Executive summary

This whitepaper will help you if you are:

• Airlines

• Travel agents (including “bricks and mortar” agents, online travel agents, and travel management companies)

• Tour operators

• Coach and bus operators

Hotels

• Cruise lines

This whitepaper explains:

The problem — Holdbacks and other collateral can severely impact travel companies’ liquidity

• Travel is an ultra-high-risk sector for card acquirers because most payments are for future delivery. If merchants fail to fulfill a service for which they have taken payment (often months in advance) customers can recover their money from the acquirer by initiating the chargeback.

• Acquirers traditionally demand substantial cash collateral (holdbacks) or other financial security from travel merchants to mitigate this risk.

• Holdbacks lock away substantial funds for travel companies and can therefore be highly damaging to liquidity.

• High-profile collapses and the COVID-19 crisis have driven acquirers to impose even harsher terms or quit the travel sector completely.
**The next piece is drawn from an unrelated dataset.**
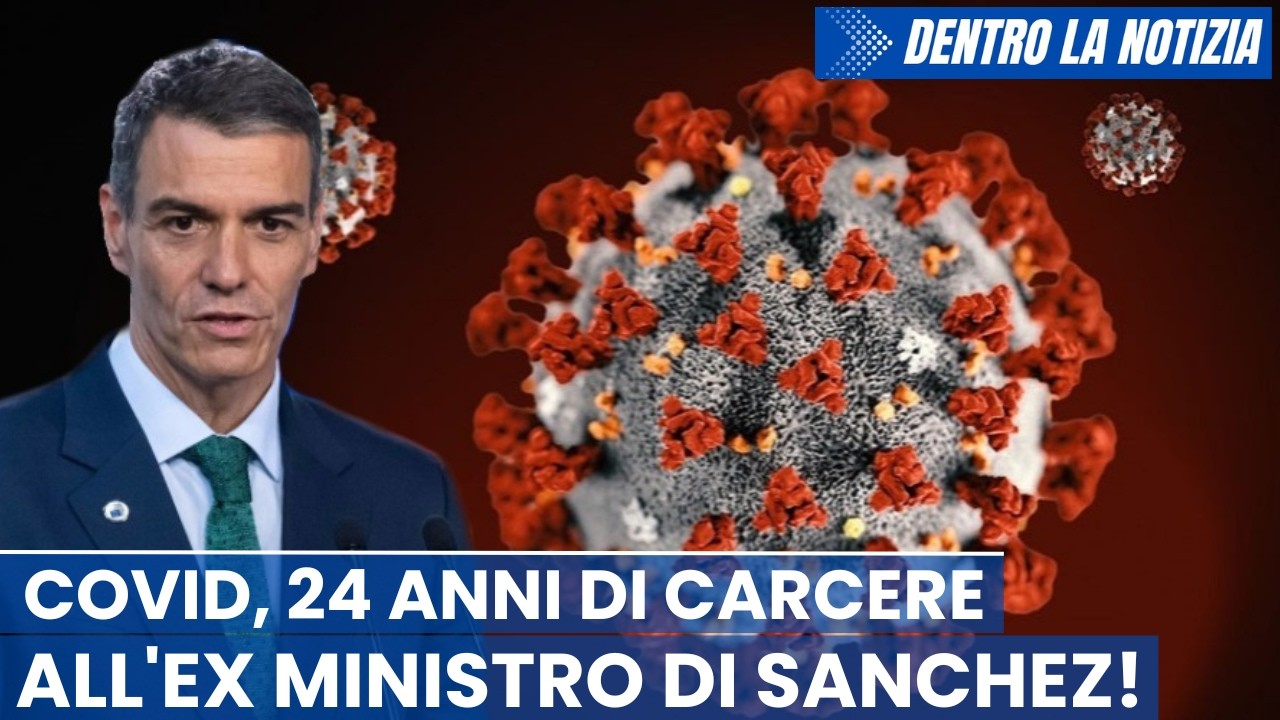 CONDANNATO A 24 ANNI di carcere l'ex ministro di Sanchez per crimini legati a Covid-19! E in Italia?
The Solution — Safeguarding allows liquidity to flow again

• A modern safeguarding arrangement between an acquirer and merchant (created via a trust mechanism) using sophisticated data analysis, is based much more precisely on what has actually been booked and paid, how far in advance of travel, etc.

• Better visibility means the acquirer can typically withhold fewer funds as security from the merchant, and release those funds back to the merchant faster.

• Unlike traditional holdback: – there is a clear schedule for releasing funds back to the merchant. – funds held in trust can be counted as restricted cash on the merchant’s balance sheet.